# woolacombe bay this weekend parking?!



## ezzy66 (Mar 31, 2009)

hi one and all

has anyone been to woolacombe recently? is there any parking for 8m motorhome? i know you can park on the lhs of the road at the bottom running parallel to the beach/sea - but thats if you cna get a space and for 8m!!

also the carpark there at the bottom of the hill behind the beach is that height restricted i cant remember and are there large spaces for large motorhomes?

other than that anyone know anywhere else to park or wildcamp or any good CHEAP little sites...

any info always helpful

ta as usual


----------



## Sprinta (Sep 15, 2010)

get someone with a camcorder to film you negotiating your way there, it'll be worth £250 on you've been framed :lol: 

It's a proper pain for me at 6.2m and so never again from the Saunton direction.


----------



## wirerick (Dec 16, 2009)

Provided material>
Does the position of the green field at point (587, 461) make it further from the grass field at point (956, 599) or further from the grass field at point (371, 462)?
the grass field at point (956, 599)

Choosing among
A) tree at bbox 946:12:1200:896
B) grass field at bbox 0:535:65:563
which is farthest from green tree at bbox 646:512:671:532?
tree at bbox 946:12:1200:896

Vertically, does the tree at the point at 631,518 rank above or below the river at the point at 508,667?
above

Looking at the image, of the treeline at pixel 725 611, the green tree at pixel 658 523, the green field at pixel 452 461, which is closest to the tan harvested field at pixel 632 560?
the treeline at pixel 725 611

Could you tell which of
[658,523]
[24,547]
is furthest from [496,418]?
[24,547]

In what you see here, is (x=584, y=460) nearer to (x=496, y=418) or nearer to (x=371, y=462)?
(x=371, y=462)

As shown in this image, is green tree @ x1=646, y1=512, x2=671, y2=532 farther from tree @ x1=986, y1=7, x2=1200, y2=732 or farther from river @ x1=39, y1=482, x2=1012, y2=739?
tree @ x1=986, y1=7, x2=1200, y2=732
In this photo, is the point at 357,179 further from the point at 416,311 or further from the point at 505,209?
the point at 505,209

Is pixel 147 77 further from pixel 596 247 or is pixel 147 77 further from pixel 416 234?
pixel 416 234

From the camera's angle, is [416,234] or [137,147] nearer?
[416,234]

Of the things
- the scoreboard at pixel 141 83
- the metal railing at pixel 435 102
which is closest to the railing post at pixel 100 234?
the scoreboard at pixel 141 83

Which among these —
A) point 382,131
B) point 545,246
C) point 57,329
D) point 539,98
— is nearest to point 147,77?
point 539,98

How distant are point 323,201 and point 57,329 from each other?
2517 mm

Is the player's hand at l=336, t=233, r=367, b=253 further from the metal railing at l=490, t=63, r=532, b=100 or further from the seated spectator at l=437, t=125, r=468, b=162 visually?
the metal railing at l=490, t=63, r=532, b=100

* * *

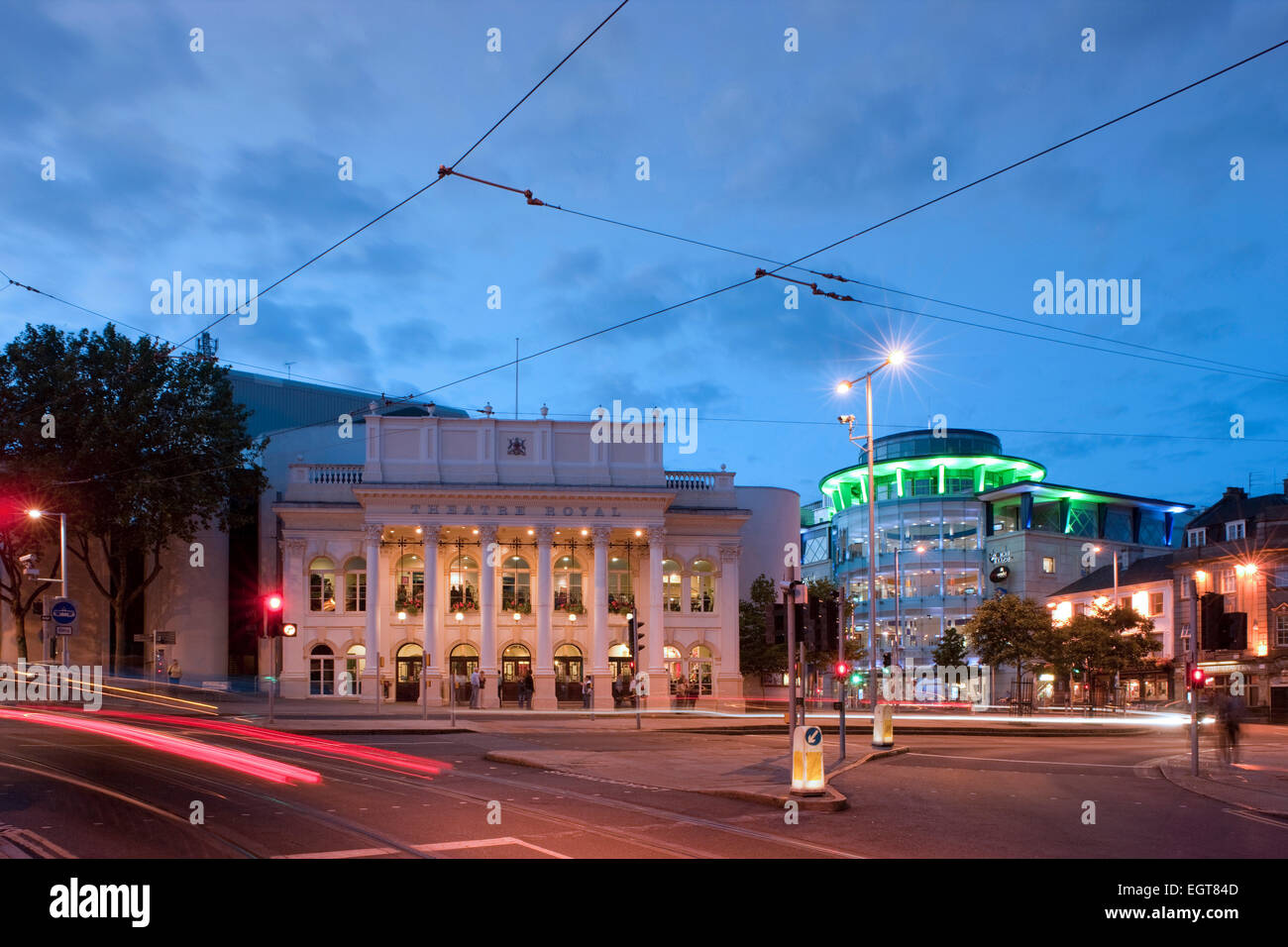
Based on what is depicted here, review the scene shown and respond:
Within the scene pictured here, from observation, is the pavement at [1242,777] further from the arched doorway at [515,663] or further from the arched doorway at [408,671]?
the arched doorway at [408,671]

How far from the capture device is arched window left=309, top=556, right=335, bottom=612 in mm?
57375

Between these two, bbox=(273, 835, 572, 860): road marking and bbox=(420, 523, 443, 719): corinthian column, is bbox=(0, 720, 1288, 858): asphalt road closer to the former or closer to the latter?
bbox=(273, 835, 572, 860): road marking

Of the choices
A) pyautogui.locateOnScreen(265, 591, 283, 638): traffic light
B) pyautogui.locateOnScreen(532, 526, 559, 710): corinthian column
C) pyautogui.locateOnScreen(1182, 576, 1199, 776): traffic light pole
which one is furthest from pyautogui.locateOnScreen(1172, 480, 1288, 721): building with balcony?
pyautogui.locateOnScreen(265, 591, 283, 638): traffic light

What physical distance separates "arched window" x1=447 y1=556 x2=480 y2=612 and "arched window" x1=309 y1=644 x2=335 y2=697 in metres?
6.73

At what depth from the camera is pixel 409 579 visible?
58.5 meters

--

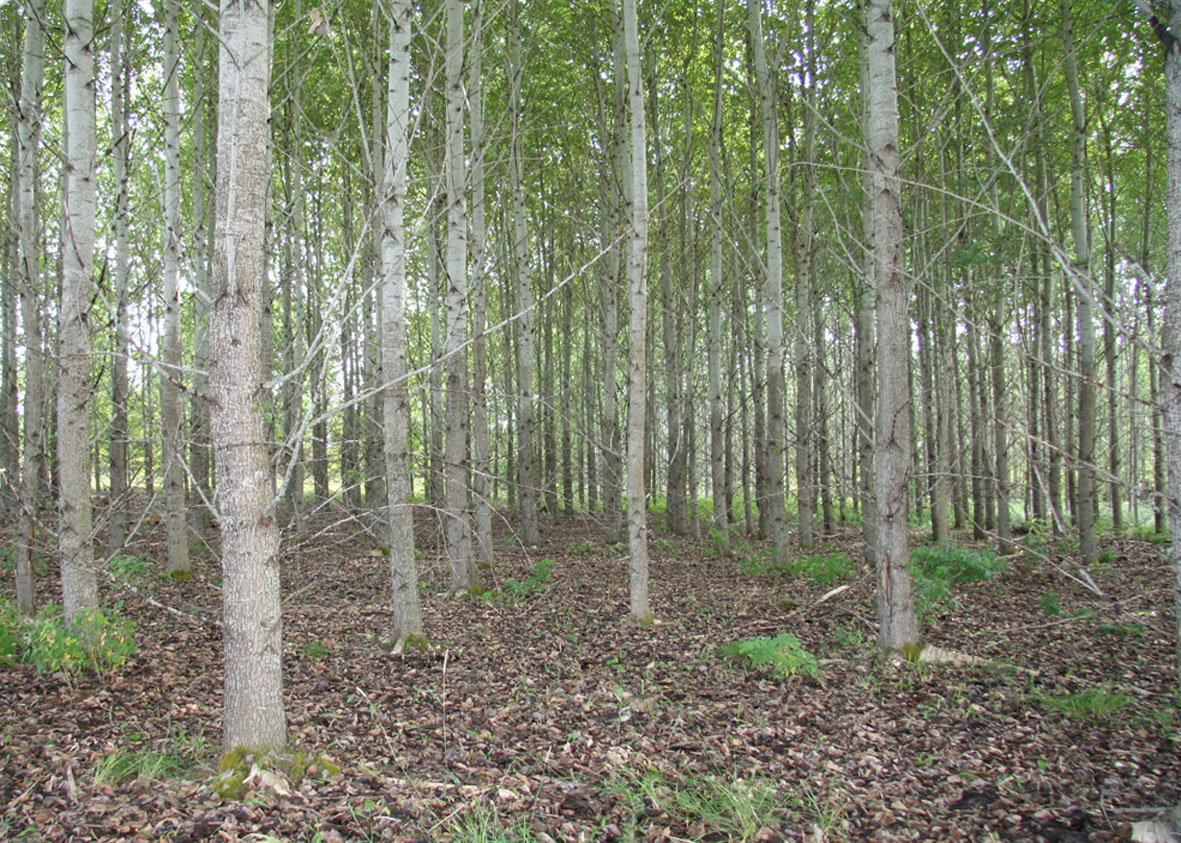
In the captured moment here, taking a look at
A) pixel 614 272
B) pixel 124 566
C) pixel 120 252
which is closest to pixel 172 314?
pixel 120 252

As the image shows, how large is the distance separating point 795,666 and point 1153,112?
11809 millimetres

Work to do>
**A.** In the Woolacombe parking thread, rewrite the paragraph beginning "has anyone been to woolacombe recently?" more briefly, keeping its main facts.
**B.** Rewrite the stretch of the Woolacombe parking thread from "also the carpark" through "for large motorhomes?", putting "car park" in place of "carpark".
**C.** Extend the Woolacombe parking thread from the point where it stops.
None of the data is needed for this work.

Answers to the tasks>
**A.** The poster asks whether anyone has been to Woolacombe recently and whether there is parking for an 8m motorhome. You can park on the left-hand side of the road at the bottom, parallel to the beach and sea, but only if you find a space long enough for 8m.

**B.**
also the car park there at the bottom of the hill behind the beach is that height restricted i cant remember and are there large spaces for large motorhomes?

**C.**
Hi ezzy66,

I'm a Warden on Newberry Valley Park in Combe Martin and we have a offer on 5 nights large pitch, electric and a free awning for £75.
It's lovely here have a look on the website probably one off the nicest sites around.

Rick, Karen and Oscar (the cat).


----------



## esperelda (Sep 17, 2010)

I'm looking for the same thing - an overnight parking/camping place in Woolacombe, for the weekend of October 15th, we've got a bit of a 'do' to go to and even though we only live about 15 miles away we would like to stay the night in the 'van because then we can both have a glass of wine (or two!).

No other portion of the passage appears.